- **What the task asks**: Copy out all of the data below, swapping "dark blue jacket" for "navy blue jacket" and leaving everything else unchanged.

- **Material shown**:
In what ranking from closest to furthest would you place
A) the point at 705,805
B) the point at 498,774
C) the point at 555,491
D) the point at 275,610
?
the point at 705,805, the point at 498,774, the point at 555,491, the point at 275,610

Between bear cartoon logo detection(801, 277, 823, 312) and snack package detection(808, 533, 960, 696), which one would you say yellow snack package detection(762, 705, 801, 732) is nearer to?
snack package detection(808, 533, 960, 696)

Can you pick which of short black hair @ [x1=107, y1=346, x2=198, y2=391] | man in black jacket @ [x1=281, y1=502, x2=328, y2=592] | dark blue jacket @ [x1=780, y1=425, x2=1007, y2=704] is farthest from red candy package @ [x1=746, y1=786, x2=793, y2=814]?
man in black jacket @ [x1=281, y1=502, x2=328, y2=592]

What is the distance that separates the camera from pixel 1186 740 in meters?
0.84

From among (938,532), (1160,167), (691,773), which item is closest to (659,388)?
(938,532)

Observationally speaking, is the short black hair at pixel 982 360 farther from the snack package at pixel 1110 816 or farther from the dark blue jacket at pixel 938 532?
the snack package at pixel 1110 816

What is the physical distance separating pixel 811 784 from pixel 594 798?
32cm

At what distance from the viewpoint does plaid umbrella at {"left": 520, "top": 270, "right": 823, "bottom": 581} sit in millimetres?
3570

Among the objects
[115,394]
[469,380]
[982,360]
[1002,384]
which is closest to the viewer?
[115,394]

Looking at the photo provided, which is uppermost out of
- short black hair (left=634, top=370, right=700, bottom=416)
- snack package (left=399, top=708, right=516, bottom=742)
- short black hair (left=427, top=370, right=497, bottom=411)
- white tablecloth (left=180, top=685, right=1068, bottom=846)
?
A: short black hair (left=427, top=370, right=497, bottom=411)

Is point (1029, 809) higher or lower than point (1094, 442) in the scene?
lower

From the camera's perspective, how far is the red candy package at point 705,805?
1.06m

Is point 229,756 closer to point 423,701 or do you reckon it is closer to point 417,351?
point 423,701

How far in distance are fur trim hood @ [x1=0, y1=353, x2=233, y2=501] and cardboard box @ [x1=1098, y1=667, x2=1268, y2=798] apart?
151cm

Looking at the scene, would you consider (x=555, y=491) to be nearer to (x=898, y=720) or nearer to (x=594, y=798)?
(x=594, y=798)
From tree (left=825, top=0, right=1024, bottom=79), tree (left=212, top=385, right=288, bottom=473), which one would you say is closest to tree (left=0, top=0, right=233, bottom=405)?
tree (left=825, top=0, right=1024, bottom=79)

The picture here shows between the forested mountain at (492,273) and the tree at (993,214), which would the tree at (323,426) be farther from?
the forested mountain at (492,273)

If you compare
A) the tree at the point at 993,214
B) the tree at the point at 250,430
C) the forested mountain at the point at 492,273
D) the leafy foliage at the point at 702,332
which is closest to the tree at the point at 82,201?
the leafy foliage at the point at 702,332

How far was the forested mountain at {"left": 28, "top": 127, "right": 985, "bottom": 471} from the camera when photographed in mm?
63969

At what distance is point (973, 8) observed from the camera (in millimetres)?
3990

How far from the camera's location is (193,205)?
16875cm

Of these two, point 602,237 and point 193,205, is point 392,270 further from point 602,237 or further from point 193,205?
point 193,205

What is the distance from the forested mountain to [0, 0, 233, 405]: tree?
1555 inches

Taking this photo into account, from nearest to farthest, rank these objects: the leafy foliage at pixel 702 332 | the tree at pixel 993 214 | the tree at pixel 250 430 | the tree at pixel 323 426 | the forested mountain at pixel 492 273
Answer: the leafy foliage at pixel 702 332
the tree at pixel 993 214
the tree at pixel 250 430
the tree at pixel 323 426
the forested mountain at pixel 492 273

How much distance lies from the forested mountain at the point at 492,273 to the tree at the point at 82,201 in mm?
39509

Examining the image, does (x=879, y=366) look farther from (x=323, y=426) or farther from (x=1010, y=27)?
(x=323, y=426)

- **Correct result**:
In what ranking from closest to furthest would you place
A) the point at 705,805
B) the point at 498,774
C) the point at 555,491
D) the point at 275,610
?
the point at 705,805, the point at 498,774, the point at 555,491, the point at 275,610

Between bear cartoon logo detection(801, 277, 823, 312) and snack package detection(808, 533, 960, 696), which one would you say yellow snack package detection(762, 705, 801, 732) is nearer to?
snack package detection(808, 533, 960, 696)

Can you pick which of short black hair @ [x1=107, y1=346, x2=198, y2=391] | man in black jacket @ [x1=281, y1=502, x2=328, y2=592] | navy blue jacket @ [x1=780, y1=425, x2=1007, y2=704] is farthest from red candy package @ [x1=746, y1=786, x2=793, y2=814]?
man in black jacket @ [x1=281, y1=502, x2=328, y2=592]

What is the distance that separates the camera from pixel 1186 740 in meters?
0.84

From among (938,532), (1160,167), (691,773), which item is closest to (659,388)?
(938,532)

Observationally speaking, is the short black hair at pixel 982 360 farther from the snack package at pixel 1110 816 or farther from the navy blue jacket at pixel 938 532?
the snack package at pixel 1110 816

What is the physical distance separating pixel 811 784 from pixel 594 798?
32cm

At what distance from the viewpoint does plaid umbrella at {"left": 520, "top": 270, "right": 823, "bottom": 581} sit in millimetres?
3570

Among the objects
[115,394]
[469,380]
[982,360]
[1002,384]
which is closest to the viewer?
[115,394]

Looking at the photo provided, which is uppermost out of
- short black hair (left=634, top=370, right=700, bottom=416)
- snack package (left=399, top=708, right=516, bottom=742)
- short black hair (left=427, top=370, right=497, bottom=411)
- white tablecloth (left=180, top=685, right=1068, bottom=846)
?
A: short black hair (left=427, top=370, right=497, bottom=411)

Is point (1029, 809) higher or lower than point (1094, 442) in the scene?
lower

From the camera's perspective, how far is the red candy package at point 705,805?
1.06m

Is point 229,756 closer to point 423,701 or do you reckon it is closer to point 417,351?
point 423,701

How far in distance are fur trim hood @ [x1=0, y1=353, x2=233, y2=501] and cardboard box @ [x1=1098, y1=667, x2=1268, y2=798] apart?
151cm

Looking at the scene, would you consider (x=555, y=491) to be nearer to (x=898, y=720) or nearer to (x=594, y=798)?
(x=594, y=798)
From tree (left=825, top=0, right=1024, bottom=79), tree (left=212, top=385, right=288, bottom=473), which one would you say is closest to tree (left=0, top=0, right=233, bottom=405)?
tree (left=825, top=0, right=1024, bottom=79)

The picture here shows between the forested mountain at (492,273) and the tree at (993,214), which would the tree at (323,426) be farther from?
the forested mountain at (492,273)

If you compare
A) the tree at the point at 993,214
B) the tree at the point at 250,430
C) the forested mountain at the point at 492,273
D) the leafy foliage at the point at 702,332
which is closest to the tree at the point at 82,201?
the leafy foliage at the point at 702,332

How far was the forested mountain at {"left": 28, "top": 127, "right": 985, "bottom": 471} from the camera when photographed in mm?
63969

At what distance is point (973, 8) observed from the camera (in millimetres)?
3990

How far from the camera's location is (193,205)?
16875cm

Of these two, point 602,237 and point 193,205, is point 392,270 further from point 602,237 or further from point 193,205?
point 193,205

What is the distance from the forested mountain to [0, 0, 233, 405]: tree?
1555 inches

Taking this photo into account, from nearest to farthest, rank these objects: the leafy foliage at pixel 702 332 | the tree at pixel 993 214 | the tree at pixel 250 430 | the tree at pixel 323 426 | the forested mountain at pixel 492 273
Answer: the leafy foliage at pixel 702 332
the tree at pixel 993 214
the tree at pixel 250 430
the tree at pixel 323 426
the forested mountain at pixel 492 273

How much distance lies from the forested mountain at the point at 492,273 to the tree at the point at 82,201 in mm?
39509

Examining the image, does (x=879, y=366) look farther from (x=323, y=426) or farther from (x=1010, y=27)?
(x=323, y=426)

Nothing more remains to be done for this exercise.